11/18/2007- The GlaxoSmithKline diabetes drug Avandia will have a new black box warning added to their product. The Black Box warning is the most severe warning a drug can have, and this is the second warning for Avandia. This second warning may be a little watered-down because it states that the results are not conclusive.
The FDA is warning doctors and patients that Avandia may cause heart attacks. The federal watchdog agency says doctors should monitor “people with type 2 diabetes who have underlying heart disease or who are at high risk of heart attack.” According to Lawyers and Settlements, this will give the company a “seven-year reprieve from further scrutiny.”
The New England Journal of Medicine reported last spring that the drug increases the heart attack risk by 43 percent. Although questions about the drug have been raised since 2000, Janet Woodcock, M.D., the FDA's deputy commissioner for scientific and medical programs, chief medical officer, and acting director of the Center for Drug Evaluation and Research, believes the FDA has moved fast enough.

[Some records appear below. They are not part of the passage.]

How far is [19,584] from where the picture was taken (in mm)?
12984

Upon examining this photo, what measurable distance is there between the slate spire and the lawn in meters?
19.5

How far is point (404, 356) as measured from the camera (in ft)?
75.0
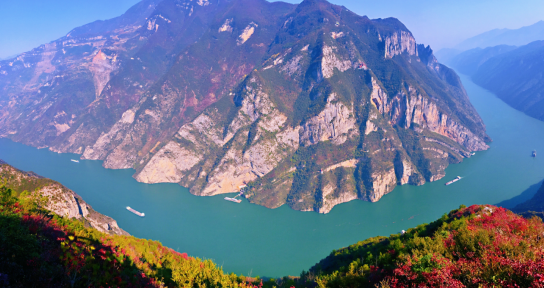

"FDA has moved expeditiously to review the cardiovascular risks of this drug so that we could inform patients and doctors at the earliest possible time of our findings," Janet reported. "(The) FDA remains committed to making sure that doctors and patients have the latest information about the risks and benefits of medicines."
Other manufactures of similar drugs in the same class were not let off so easy, according to the Lawyers and Settlements report. The other labels will not say that the results were not conclusive.
Problems for Avandia help the competing drug Actos. Doctors may opt for prescribing Actos since Avandia is the only diabetes drug linked to heart attacks or heart failure. Diabetes patients are more prone to cardiovascular problems.